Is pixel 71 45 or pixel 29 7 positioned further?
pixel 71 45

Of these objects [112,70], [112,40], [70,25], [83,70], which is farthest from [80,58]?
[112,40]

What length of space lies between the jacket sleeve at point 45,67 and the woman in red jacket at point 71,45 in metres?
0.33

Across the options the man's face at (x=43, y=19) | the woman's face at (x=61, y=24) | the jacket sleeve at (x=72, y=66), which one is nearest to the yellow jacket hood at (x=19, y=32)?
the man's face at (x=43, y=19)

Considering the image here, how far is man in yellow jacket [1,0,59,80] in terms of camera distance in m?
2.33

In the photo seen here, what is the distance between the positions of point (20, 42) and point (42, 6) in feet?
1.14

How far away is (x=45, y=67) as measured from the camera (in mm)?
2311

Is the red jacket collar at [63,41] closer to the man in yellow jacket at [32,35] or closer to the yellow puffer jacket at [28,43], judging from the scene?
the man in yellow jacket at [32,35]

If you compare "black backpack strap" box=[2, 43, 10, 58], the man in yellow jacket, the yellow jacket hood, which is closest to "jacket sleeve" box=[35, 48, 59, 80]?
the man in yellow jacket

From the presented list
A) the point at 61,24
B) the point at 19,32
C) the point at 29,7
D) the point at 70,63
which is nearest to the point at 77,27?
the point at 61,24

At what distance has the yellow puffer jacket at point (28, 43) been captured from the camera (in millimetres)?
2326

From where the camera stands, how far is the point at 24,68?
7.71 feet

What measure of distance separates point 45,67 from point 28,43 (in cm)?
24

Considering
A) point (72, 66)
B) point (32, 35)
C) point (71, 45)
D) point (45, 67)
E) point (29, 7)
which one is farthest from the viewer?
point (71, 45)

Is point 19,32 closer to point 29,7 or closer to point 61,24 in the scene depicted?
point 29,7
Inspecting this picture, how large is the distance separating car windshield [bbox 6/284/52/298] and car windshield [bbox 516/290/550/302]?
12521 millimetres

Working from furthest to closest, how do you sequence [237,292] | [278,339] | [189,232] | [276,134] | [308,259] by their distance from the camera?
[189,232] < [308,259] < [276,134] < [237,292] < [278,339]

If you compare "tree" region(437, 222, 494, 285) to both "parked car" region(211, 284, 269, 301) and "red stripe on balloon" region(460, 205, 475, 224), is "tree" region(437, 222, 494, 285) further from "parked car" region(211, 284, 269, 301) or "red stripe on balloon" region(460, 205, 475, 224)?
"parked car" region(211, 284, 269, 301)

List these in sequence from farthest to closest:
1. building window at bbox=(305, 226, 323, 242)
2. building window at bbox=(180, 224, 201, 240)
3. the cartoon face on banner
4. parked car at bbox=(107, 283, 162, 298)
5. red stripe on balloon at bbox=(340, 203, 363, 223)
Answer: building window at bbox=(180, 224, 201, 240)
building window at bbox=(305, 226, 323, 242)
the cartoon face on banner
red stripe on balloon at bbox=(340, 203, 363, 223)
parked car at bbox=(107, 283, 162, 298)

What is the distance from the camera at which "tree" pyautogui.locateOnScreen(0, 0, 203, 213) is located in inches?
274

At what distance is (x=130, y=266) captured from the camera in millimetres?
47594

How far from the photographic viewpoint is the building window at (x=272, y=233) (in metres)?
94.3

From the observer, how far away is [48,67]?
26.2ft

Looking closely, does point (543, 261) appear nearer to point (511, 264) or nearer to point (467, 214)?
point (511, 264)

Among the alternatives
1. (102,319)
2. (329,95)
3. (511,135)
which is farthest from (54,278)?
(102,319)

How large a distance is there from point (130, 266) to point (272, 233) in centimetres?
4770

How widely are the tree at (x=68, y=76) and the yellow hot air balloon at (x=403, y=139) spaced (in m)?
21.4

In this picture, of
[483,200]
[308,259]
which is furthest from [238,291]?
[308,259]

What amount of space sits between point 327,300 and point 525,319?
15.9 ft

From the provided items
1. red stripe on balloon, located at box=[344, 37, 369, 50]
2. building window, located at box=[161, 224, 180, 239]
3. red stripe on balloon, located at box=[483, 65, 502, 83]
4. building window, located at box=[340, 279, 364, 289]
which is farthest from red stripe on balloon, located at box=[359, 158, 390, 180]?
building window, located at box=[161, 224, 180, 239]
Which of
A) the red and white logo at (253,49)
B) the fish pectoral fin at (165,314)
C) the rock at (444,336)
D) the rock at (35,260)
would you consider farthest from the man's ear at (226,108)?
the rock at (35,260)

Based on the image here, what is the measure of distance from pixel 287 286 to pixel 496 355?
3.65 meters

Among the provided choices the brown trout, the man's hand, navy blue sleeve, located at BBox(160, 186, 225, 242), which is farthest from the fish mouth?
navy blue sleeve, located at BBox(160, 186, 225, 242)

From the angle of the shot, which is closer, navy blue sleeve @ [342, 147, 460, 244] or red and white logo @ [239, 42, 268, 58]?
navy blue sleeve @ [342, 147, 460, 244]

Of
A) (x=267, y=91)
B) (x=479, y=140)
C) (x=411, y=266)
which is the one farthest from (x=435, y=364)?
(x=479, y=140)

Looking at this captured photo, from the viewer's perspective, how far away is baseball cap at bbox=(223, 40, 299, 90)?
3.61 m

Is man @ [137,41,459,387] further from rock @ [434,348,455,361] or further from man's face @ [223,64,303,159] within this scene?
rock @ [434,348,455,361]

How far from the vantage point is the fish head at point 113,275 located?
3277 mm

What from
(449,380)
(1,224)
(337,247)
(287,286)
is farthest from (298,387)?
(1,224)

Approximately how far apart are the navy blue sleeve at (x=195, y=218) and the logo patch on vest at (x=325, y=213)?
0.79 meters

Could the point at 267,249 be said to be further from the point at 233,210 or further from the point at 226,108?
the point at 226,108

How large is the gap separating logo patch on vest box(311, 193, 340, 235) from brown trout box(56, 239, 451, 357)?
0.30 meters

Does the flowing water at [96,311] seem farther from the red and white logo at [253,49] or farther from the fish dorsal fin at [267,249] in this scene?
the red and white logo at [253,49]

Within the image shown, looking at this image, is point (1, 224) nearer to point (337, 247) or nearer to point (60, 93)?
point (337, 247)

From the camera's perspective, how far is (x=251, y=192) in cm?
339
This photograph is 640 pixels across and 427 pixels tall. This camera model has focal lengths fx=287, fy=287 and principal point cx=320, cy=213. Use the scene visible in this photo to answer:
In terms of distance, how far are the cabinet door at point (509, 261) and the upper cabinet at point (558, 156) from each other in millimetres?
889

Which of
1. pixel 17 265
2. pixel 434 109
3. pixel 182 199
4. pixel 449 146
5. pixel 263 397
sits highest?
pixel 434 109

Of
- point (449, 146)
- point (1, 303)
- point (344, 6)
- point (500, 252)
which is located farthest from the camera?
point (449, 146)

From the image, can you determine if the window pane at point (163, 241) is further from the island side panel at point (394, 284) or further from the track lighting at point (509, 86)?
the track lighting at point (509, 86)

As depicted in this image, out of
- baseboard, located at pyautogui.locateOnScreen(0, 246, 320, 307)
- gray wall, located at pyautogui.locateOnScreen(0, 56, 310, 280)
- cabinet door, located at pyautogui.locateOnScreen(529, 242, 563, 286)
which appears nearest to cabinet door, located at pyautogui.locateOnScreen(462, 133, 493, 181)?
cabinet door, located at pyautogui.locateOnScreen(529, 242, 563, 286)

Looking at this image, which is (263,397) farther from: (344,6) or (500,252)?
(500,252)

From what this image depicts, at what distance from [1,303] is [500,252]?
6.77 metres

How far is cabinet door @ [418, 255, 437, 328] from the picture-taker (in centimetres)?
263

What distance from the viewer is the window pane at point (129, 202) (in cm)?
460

*STATED TASK:* Reproduce all of the lines above word for word, with nothing added, dropped, or changed.

*EXPECTED ANSWER:*
Is pixel 71 45 or pixel 29 7 positioned further?
pixel 71 45

Of these objects [112,70], [112,40], [70,25], [83,70], which is farthest from [80,58]?
[112,40]

What length of space lies between the jacket sleeve at point 45,67 and the woman in red jacket at point 71,45 in metres?
0.33

Across the options the man's face at (x=43, y=19) | the woman's face at (x=61, y=24) | the jacket sleeve at (x=72, y=66), which one is nearest to the yellow jacket hood at (x=19, y=32)?
the man's face at (x=43, y=19)

Considering the image here, how far is man in yellow jacket [1,0,59,80] in terms of camera distance in m?
2.33

In the photo seen here, what is the distance between the positions of point (20, 42) and point (42, 6) in feet?
1.14

How far away is (x=45, y=67) as measured from the camera (in mm)?
2311

Is the red jacket collar at [63,41] closer to the man in yellow jacket at [32,35] or closer to the yellow puffer jacket at [28,43], judging from the scene?
the man in yellow jacket at [32,35]

If you compare "black backpack strap" box=[2, 43, 10, 58], the man in yellow jacket, the yellow jacket hood, which is closest to "jacket sleeve" box=[35, 48, 59, 80]?
the man in yellow jacket

From the presented list
A) the point at 61,24
B) the point at 19,32
C) the point at 29,7
D) the point at 70,63
which is nearest to the point at 77,27?
the point at 61,24

At what distance has the yellow puffer jacket at point (28, 43) been captured from the camera (in millimetres)?
2326

From where the camera stands, how far is the point at 24,68?
7.71 feet

What measure of distance separates point 45,67 from point 28,43 (in cm)?
24

Considering
A) point (72, 66)
B) point (32, 35)
C) point (71, 45)
D) point (45, 67)
E) point (29, 7)
which one is farthest from the viewer?
point (71, 45)

Is point 19,32 closer to point 29,7 or closer to point 61,24 in the scene depicted?
point 29,7
Inspecting this picture, how large is the distance separating car windshield [bbox 6/284/52/298] and car windshield [bbox 516/290/550/302]?
12521 millimetres

Working from furthest to closest, how do you sequence [237,292] | [278,339] | [189,232] | [276,134] | [308,259] by their distance from the camera?
[189,232] < [308,259] < [276,134] < [237,292] < [278,339]

If you compare "tree" region(437, 222, 494, 285) to both "parked car" region(211, 284, 269, 301) and "red stripe on balloon" region(460, 205, 475, 224), is "tree" region(437, 222, 494, 285) further from "parked car" region(211, 284, 269, 301) or "red stripe on balloon" region(460, 205, 475, 224)?
"parked car" region(211, 284, 269, 301)

List these in sequence from farthest to closest:
1. building window at bbox=(305, 226, 323, 242)
2. building window at bbox=(180, 224, 201, 240)
3. the cartoon face on banner
4. parked car at bbox=(107, 283, 162, 298)
5. red stripe on balloon at bbox=(340, 203, 363, 223)
Answer: building window at bbox=(180, 224, 201, 240)
building window at bbox=(305, 226, 323, 242)
the cartoon face on banner
red stripe on balloon at bbox=(340, 203, 363, 223)
parked car at bbox=(107, 283, 162, 298)

What is the distance from the camera at which "tree" pyautogui.locateOnScreen(0, 0, 203, 213) is located in inches?
274

At what distance is (x=130, y=266) captured from the camera in millimetres?
47594

How far from the photographic viewpoint is the building window at (x=272, y=233) (in metres)?
94.3

From the observer, how far away is [48,67]?
26.2ft

Looking closely, does point (543, 261) appear nearer to point (511, 264) or nearer to point (467, 214)?
point (511, 264)

Among the alternatives
1. (102,319)
2. (329,95)
3. (511,135)
which is farthest from (54,278)?
(102,319)

How large a distance is there from point (130, 266) to point (272, 233) in centimetres?
4770

How widely are the tree at (x=68, y=76) and the yellow hot air balloon at (x=403, y=139) spaced (in m)?
21.4

In this picture, of
[483,200]
[308,259]
which is furthest from [238,291]?
[308,259]

What amount of space sits between point 327,300 and point 525,319?
15.9 ft

From the provided items
1. red stripe on balloon, located at box=[344, 37, 369, 50]
2. building window, located at box=[161, 224, 180, 239]
3. red stripe on balloon, located at box=[483, 65, 502, 83]
4. building window, located at box=[340, 279, 364, 289]
which is farthest from red stripe on balloon, located at box=[359, 158, 390, 180]?
building window, located at box=[161, 224, 180, 239]
Which of
A) the red and white logo at (253,49)
B) the fish pectoral fin at (165,314)
C) the rock at (444,336)
D) the rock at (35,260)
would you consider farthest from the man's ear at (226,108)?
the rock at (35,260)

Based on the image here, what is the measure of distance from pixel 287 286 to pixel 496 355?
3.65 meters

Among the provided choices the brown trout, the man's hand, navy blue sleeve, located at BBox(160, 186, 225, 242), which is farthest from the fish mouth?
navy blue sleeve, located at BBox(160, 186, 225, 242)

From the angle of the shot, which is closer, navy blue sleeve @ [342, 147, 460, 244] or red and white logo @ [239, 42, 268, 58]?
navy blue sleeve @ [342, 147, 460, 244]

Of
A) (x=267, y=91)
B) (x=479, y=140)
C) (x=411, y=266)
which is the one farthest from (x=435, y=364)?
(x=479, y=140)

Looking at this captured photo, from the viewer's perspective, how far away is baseball cap at bbox=(223, 40, 299, 90)?
3.61 m

Is man @ [137,41,459,387] further from rock @ [434,348,455,361] or further from man's face @ [223,64,303,159] within this scene?
rock @ [434,348,455,361]

How far from the vantage point is the fish head at point 113,275 located?
3277 mm

What from
(449,380)
(1,224)
(337,247)
(287,286)
is farthest from (298,387)?
(1,224)

Approximately how far apart are the navy blue sleeve at (x=195, y=218) and the logo patch on vest at (x=325, y=213)?
0.79 meters

Could the point at 267,249 be said to be further from the point at 233,210 or further from the point at 226,108?
the point at 226,108

How large is the gap separating logo patch on vest box(311, 193, 340, 235) from brown trout box(56, 239, 451, 357)?
0.30 meters

Does the flowing water at [96,311] seem farther from the red and white logo at [253,49] or farther from the fish dorsal fin at [267,249] in this scene?
the red and white logo at [253,49]

Within the image shown, looking at this image, is point (1, 224) nearer to point (337, 247) or nearer to point (60, 93)?
point (337, 247)

From the camera's perspective, how far is (x=251, y=192) in cm?
339
This photograph is 640 pixels across and 427 pixels tall. This camera model has focal lengths fx=287, fy=287 and principal point cx=320, cy=213. Use the scene visible in this photo to answer:
In terms of distance, how far are the cabinet door at point (509, 261) and the upper cabinet at point (558, 156) from each other in millimetres?
889

Which of
1. pixel 17 265
2. pixel 434 109
3. pixel 182 199
4. pixel 449 146
5. pixel 263 397
sits highest?
pixel 434 109

Of
- point (449, 146)
- point (1, 303)
- point (344, 6)
- point (500, 252)
which is located farthest from the camera?
point (449, 146)

From the image, can you determine if the window pane at point (163, 241) is further from the island side panel at point (394, 284) or further from the track lighting at point (509, 86)?
the track lighting at point (509, 86)

As depicted in this image, out of
- baseboard, located at pyautogui.locateOnScreen(0, 246, 320, 307)
- gray wall, located at pyautogui.locateOnScreen(0, 56, 310, 280)
- cabinet door, located at pyautogui.locateOnScreen(529, 242, 563, 286)
which appears nearest to cabinet door, located at pyautogui.locateOnScreen(462, 133, 493, 181)?
cabinet door, located at pyautogui.locateOnScreen(529, 242, 563, 286)

Looking at this image, which is (263,397) farther from: (344,6) or (500,252)?
(500,252)

From what this image depicts, at what distance from [1,303] is [500,252]?
6.77 metres

How far is cabinet door @ [418, 255, 437, 328] from the picture-taker (in centimetres)?
263

What distance from the viewer is the window pane at point (129, 202) (in cm)?
460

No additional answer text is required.